High Court Of Judicature at Allahabad|01 February, 2006

JUDGMENT / ORDER

JUDGMENT O.N. Khandelwal, J.
1. This revision under Section 115 of the C.P.C. has been preferred against the order dated 2.4.2004, passed by District Judge, Lucknow in an execution case whereby revisionists' objection moved under Section 47 of the C.P.C. has been rejected.
2. Relevant facts of the case, are that in pursuance of an agreement between the parties of this revision, with regard to execution of some work in Joshi Math, district Chamoli (now in Uttaranchal), the dispute was referred to the arbitrator by order of the High Court dated 24.3 1998 under Section 11(6) of the Arbitration and Conciliation Act, 1996.

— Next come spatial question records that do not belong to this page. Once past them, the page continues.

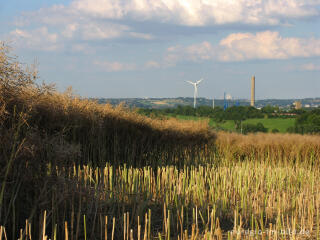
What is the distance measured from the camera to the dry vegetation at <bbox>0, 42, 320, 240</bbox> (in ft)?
18.6

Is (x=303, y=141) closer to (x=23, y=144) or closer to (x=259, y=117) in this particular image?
(x=23, y=144)

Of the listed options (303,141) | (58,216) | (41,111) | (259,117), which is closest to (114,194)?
(58,216)

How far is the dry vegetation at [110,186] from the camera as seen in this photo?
18.6ft

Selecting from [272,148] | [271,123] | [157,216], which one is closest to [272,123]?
[271,123]

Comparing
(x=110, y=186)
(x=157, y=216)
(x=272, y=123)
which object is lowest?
(x=157, y=216)

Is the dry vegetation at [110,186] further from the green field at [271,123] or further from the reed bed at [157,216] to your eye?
the green field at [271,123]

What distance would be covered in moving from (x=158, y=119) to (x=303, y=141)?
5.38m

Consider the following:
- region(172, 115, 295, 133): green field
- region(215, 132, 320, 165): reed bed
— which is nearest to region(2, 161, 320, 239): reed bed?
region(215, 132, 320, 165): reed bed

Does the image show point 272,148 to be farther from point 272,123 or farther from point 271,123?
point 272,123

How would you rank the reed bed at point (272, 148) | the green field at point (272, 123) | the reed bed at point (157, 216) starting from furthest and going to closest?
the green field at point (272, 123), the reed bed at point (272, 148), the reed bed at point (157, 216)

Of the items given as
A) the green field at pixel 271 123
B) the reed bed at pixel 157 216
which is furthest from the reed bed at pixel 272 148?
the green field at pixel 271 123

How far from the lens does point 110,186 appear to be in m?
7.63

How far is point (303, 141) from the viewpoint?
15102 millimetres

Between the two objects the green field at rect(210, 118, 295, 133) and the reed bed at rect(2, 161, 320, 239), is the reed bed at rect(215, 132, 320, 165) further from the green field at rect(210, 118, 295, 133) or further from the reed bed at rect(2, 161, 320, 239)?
the green field at rect(210, 118, 295, 133)
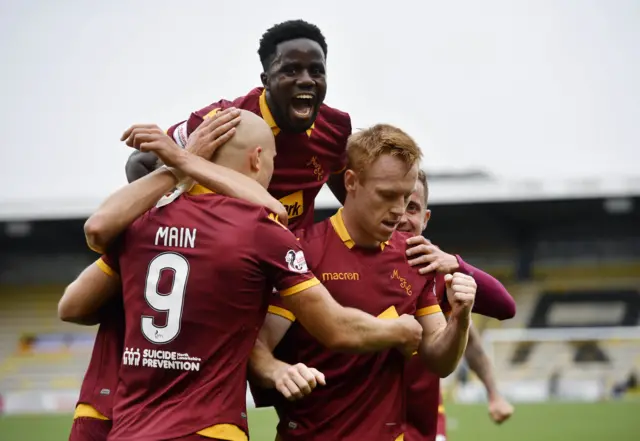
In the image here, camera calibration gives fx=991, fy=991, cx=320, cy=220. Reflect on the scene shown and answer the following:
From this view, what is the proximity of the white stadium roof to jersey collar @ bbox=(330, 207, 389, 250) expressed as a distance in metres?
20.5

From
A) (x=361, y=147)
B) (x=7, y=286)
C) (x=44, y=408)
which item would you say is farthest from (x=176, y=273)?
(x=7, y=286)

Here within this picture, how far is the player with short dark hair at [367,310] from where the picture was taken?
4.20 m

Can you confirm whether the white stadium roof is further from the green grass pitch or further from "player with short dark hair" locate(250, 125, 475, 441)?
"player with short dark hair" locate(250, 125, 475, 441)

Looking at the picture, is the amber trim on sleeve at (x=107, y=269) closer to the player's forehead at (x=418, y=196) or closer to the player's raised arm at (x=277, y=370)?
the player's raised arm at (x=277, y=370)

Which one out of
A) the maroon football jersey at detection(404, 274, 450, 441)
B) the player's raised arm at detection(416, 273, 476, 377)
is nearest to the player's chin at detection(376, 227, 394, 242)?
the player's raised arm at detection(416, 273, 476, 377)

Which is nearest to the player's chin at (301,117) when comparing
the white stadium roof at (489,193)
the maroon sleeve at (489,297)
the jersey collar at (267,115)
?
the jersey collar at (267,115)

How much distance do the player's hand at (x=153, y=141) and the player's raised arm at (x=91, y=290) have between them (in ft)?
1.51

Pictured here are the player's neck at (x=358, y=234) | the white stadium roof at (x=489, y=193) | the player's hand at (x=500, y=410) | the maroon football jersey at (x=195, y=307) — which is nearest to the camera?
the maroon football jersey at (x=195, y=307)

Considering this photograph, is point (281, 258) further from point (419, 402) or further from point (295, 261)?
point (419, 402)

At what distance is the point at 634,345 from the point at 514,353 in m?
2.75

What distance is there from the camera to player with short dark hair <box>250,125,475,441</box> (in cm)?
420

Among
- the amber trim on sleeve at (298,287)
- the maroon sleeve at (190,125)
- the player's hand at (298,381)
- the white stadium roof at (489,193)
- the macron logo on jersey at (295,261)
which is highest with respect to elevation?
the white stadium roof at (489,193)

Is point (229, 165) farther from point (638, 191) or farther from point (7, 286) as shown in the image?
point (7, 286)

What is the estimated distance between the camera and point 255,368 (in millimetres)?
3963
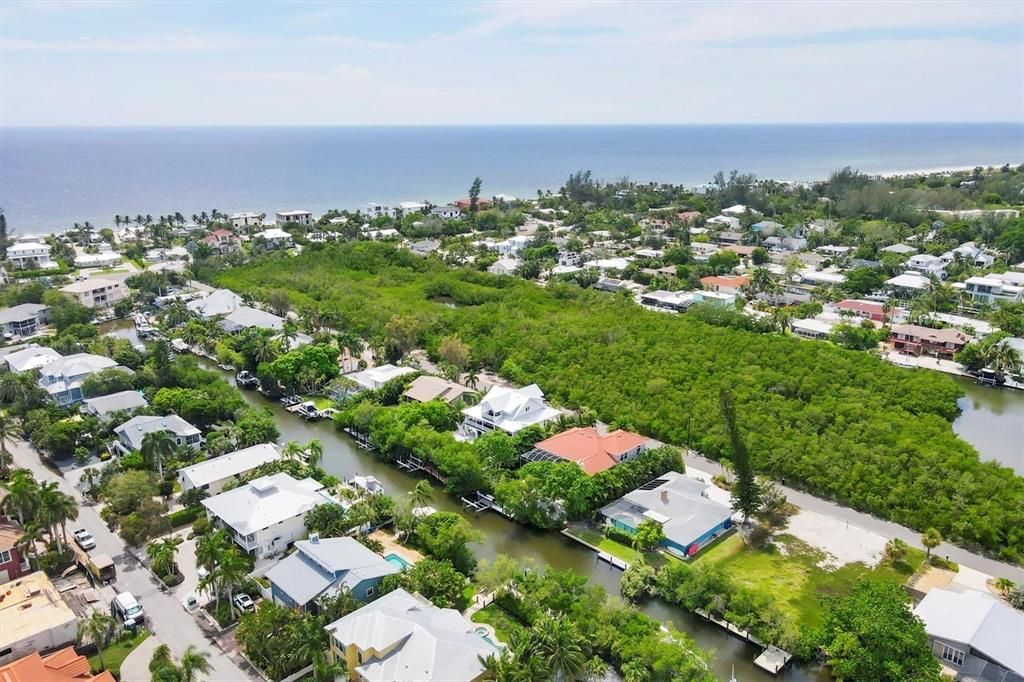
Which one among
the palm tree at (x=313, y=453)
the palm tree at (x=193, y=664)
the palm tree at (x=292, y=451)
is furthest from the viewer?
the palm tree at (x=313, y=453)

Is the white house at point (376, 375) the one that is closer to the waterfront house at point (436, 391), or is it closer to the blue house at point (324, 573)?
the waterfront house at point (436, 391)

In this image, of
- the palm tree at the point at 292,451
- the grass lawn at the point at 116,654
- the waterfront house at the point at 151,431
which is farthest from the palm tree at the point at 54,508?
the palm tree at the point at 292,451

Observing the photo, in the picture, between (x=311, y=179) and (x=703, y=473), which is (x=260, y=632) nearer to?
(x=703, y=473)

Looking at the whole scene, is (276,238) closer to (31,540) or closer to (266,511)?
(266,511)

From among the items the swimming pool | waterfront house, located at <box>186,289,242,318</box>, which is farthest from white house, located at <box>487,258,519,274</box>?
the swimming pool

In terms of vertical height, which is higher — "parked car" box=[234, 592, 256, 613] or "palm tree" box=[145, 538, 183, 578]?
"palm tree" box=[145, 538, 183, 578]

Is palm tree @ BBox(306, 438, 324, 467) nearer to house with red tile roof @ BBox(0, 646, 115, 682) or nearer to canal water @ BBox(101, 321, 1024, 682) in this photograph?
canal water @ BBox(101, 321, 1024, 682)

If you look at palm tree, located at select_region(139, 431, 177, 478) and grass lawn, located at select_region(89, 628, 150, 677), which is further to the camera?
palm tree, located at select_region(139, 431, 177, 478)

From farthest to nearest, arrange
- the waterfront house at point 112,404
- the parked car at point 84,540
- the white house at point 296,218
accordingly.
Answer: the white house at point 296,218
the waterfront house at point 112,404
the parked car at point 84,540
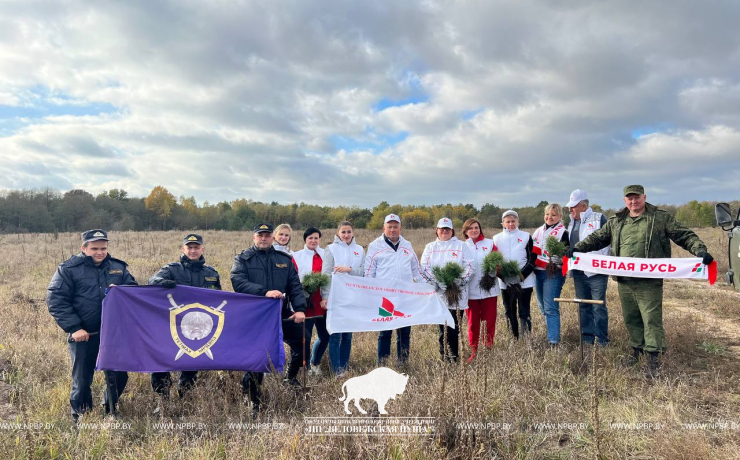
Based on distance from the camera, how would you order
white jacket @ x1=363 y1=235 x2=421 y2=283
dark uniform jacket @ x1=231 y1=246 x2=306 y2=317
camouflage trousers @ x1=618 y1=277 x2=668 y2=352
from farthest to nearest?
1. white jacket @ x1=363 y1=235 x2=421 y2=283
2. camouflage trousers @ x1=618 y1=277 x2=668 y2=352
3. dark uniform jacket @ x1=231 y1=246 x2=306 y2=317

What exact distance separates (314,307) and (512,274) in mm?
3215

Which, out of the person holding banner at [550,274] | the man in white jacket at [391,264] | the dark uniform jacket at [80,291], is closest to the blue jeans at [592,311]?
the person holding banner at [550,274]

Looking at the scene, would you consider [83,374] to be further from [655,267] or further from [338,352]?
[655,267]

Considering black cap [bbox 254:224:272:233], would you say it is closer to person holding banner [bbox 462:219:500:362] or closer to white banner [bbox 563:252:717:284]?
person holding banner [bbox 462:219:500:362]

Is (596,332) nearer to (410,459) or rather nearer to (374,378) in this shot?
(374,378)

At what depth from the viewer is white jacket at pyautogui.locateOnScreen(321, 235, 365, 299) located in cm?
638

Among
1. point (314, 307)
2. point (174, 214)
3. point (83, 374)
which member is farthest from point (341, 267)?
point (174, 214)

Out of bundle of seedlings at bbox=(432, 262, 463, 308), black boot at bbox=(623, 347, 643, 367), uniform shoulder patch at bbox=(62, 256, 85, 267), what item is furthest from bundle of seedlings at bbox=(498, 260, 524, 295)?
uniform shoulder patch at bbox=(62, 256, 85, 267)

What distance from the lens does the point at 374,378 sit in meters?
4.44

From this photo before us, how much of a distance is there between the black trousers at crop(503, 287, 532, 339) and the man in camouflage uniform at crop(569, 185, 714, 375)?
1382 mm

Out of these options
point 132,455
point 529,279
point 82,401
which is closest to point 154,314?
point 82,401

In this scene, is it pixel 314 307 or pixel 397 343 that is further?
pixel 397 343

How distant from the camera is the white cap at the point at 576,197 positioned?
6840 mm

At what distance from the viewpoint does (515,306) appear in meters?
7.01
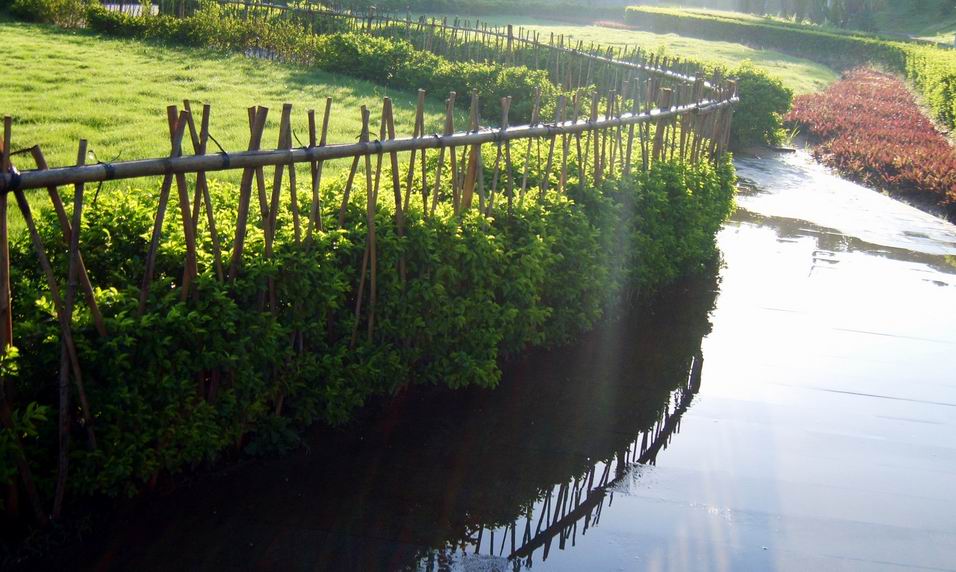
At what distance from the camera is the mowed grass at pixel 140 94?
962 cm

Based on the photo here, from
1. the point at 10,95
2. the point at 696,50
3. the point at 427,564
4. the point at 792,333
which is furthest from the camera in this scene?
the point at 696,50

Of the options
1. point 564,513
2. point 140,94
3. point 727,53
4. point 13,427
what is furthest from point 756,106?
point 727,53

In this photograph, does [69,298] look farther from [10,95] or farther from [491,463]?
[10,95]

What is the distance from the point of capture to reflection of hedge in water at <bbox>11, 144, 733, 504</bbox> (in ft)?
12.9

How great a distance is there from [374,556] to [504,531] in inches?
26.9

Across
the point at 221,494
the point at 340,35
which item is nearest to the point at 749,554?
the point at 221,494

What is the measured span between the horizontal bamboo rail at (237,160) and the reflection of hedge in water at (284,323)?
404mm

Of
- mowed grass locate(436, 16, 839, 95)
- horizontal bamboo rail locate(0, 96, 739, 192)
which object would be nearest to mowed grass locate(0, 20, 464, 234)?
horizontal bamboo rail locate(0, 96, 739, 192)

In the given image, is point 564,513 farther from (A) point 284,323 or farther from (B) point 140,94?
A: (B) point 140,94

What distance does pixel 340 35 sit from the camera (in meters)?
17.6

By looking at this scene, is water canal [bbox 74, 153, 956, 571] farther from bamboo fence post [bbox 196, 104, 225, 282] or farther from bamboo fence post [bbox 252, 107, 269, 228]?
bamboo fence post [bbox 252, 107, 269, 228]

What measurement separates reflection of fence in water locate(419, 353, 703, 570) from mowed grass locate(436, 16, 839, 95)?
2581cm

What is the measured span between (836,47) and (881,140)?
24851 mm

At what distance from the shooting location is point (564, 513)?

3. Sri G.S. Pandey the then District Judge, Faizabad, was appointed as arbitrator. The claim of the respondent was allowed partly whereby he was held entitled to get Rs. 2,24,111 alongwith interest from the opposite party (i.e., State of U.P. and the Engineer-in-Chief P.W.D., Lucknow).
4. The award dated 12.7.2002 was put to execution against the revisionists. The revisionists in their objection under Section 47 of the Code of Civil Procedure raised two objections. Firstly, that after coming into force of U.P. Re-organisation Act, 2000, district Chamoli having become part of newly created State of Uttaranchal, it was the State of Uttaranchal, which is liable to satisfy the decree and secondly that since the award was passed after the creation of the State of Uttaranchal, therefore, the Court at Lucknow had no Jurisdiction to proceed with the execution. Both these objections have been rejected by the learned District Judge, Lucknow, against which this revision has been filed.
5. I have heard the learned standing counsel appearing on behalf of the revisionist and Sri J.P. Goel appearing on behalf of the respondent-decree holder.
6. It was contended by the respondents that Clause 32(C) of the general conditions of contract which constitutes the arbitration agreement between the parties makes following provisions regarding the Court, which will have jurisdiction to execute the award:
Any suit or application for the enforcement of this arbitration clause shall be filed in competent court at Lucknow, and no other court of any other district of the Pradesh or outside Uttar Pradesh shall have any Jurisdiction in the matter. The award of the Arbitrator shall be final, conclusive and binding on both parties of the contract.
7. Therefore, the District Judge, Lucknow was competent to entertain the execution application. Hon. Supreme Court also in Shree Subhlaxmi Fabrics Put. Ltd. v. Chand Mai Baradia and Ors. 2005 (1) Arb LR 623 (SC), has observed that if the contract contains a clause that dispute under contract shall be decided by a particular court and no other court then only that Court will be competent to hear the dispute.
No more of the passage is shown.